Simbolizando a maldade do homem através de uma ótima cena no acampamento de Tubalcaim, que por meio da violência e do fogo fazem o lugar parece um verdadeiro inferno na Terra, o cineasta toma a corajosa decisão de traçar um paralelo entre essa cena e o momento do dilúvio, destacando os gritos agonizantes das pessoas que morreram por conta da vingança celestial, fato que provavelmente traumatizou o protagonista a ponto de causar uma mudança drástica na sua personalidade no terceiro ato do filme – o que provavelmente vai desagradar muitos religiosos.

Mas se as decisões autorais do diretor são louváveis, o mesmo não pode ser dito das suas decisões mais comerciais. Noé exibe sequências de batalha completamente deslocadas dentro de sua narrativa, que acabam soando como uma exigência do estúdio – como aquela que mostra Matusalém empunhando uma espada alada e enfrentando um exército inteiro. Além disso, a própria ideia de colocar o protagonista batalhando ao lado de verdadeiros Transformers de Pedra não soa como algo que poderia ter saído da cabeça de Aronofsky. E neste sentido, até instantes que de fato lembram a sua filmografia (a criação do mundo em sete dias) não se encaixam bem dentro desse estilo “clássico” visto aqui.

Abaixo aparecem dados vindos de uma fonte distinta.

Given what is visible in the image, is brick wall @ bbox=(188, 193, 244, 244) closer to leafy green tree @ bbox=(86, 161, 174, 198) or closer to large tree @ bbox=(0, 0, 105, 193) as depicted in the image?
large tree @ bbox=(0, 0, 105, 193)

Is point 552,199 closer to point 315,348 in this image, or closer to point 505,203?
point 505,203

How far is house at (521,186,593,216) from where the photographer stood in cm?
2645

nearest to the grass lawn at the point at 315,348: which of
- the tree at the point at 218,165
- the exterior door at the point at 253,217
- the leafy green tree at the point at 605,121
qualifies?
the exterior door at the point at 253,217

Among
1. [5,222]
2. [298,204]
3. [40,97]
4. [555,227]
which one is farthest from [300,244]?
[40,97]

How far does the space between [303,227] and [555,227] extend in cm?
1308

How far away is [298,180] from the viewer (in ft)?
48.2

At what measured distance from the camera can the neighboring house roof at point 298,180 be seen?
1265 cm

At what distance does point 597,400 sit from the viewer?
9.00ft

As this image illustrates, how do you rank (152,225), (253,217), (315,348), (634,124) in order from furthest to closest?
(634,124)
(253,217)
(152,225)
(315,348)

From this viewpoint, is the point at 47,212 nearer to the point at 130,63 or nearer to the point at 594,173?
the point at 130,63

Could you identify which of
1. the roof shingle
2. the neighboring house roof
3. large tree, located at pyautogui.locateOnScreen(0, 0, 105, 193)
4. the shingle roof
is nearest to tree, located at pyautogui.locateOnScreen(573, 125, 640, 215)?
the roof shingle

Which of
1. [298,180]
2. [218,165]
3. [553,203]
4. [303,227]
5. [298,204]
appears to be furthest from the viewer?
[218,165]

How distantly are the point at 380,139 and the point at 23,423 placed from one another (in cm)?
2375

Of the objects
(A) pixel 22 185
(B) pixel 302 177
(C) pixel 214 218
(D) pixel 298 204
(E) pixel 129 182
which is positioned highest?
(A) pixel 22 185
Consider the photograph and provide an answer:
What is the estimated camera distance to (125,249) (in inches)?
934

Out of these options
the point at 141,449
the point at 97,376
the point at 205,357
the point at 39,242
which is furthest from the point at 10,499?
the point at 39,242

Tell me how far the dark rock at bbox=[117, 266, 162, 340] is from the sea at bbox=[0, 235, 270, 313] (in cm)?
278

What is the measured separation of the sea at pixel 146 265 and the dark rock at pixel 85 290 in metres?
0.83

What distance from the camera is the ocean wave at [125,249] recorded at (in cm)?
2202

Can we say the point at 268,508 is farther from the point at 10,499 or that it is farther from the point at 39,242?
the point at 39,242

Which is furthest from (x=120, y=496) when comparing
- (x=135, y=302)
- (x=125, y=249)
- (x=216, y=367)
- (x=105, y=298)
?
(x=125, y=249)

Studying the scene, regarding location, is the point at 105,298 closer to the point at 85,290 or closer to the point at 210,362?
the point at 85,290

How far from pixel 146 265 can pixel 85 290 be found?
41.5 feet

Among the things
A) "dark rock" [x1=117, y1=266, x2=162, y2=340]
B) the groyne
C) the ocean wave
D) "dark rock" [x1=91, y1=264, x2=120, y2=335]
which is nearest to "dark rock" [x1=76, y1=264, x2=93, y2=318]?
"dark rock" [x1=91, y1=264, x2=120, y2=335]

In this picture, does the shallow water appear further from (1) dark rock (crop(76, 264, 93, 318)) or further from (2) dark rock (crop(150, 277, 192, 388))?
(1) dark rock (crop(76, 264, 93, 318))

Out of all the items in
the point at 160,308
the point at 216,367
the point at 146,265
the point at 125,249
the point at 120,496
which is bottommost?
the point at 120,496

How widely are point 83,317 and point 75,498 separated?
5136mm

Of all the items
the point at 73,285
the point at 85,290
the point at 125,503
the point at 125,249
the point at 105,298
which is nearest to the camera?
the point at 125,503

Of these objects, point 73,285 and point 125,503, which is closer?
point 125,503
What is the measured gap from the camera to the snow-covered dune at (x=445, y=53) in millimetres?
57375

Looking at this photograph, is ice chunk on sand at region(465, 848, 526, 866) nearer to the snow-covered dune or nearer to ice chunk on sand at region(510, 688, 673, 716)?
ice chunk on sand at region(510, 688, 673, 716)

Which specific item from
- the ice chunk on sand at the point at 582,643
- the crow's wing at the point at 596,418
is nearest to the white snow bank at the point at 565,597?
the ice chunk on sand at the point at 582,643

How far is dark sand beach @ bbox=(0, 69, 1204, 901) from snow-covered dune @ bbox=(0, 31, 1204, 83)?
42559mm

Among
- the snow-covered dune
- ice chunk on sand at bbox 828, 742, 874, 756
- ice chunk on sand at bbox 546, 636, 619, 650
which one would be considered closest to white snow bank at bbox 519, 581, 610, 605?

Contando com uma decisão bastante preguiçosa do roteiro de colocar os animais num coma induzido durante toda a sua estadia na arca (o que consequentemente causaria a morte deles, mas não entremos nesse detalhe, pois ele está protegido pela explicação da influência divina), o resultado de Noé se assemelha ao de Fonte da Vida, que parte de um conceito interessante, mas peca por uma execução problemática. Não chega a ser um desastre – pelo menos não na proporção daquele mostrado dentro do filme –, mas fica longe da qualidade de trabalhos anteriores de Darren Aronofsky, como Réquiem Para um Sonho, O Lutador e Cisne Negro.

(Noah – Épico – EUA – 2014 – 138 min.)
Direção: Darren Aronofsky
Roteiro: Darren Aronofsky e Ari Handel
Elenco: Russell Crowe, Ray Winstone, Jennifer Connelly, Emma Watson, Anthony Hopkins, Logan Lerman, Douglas Booth.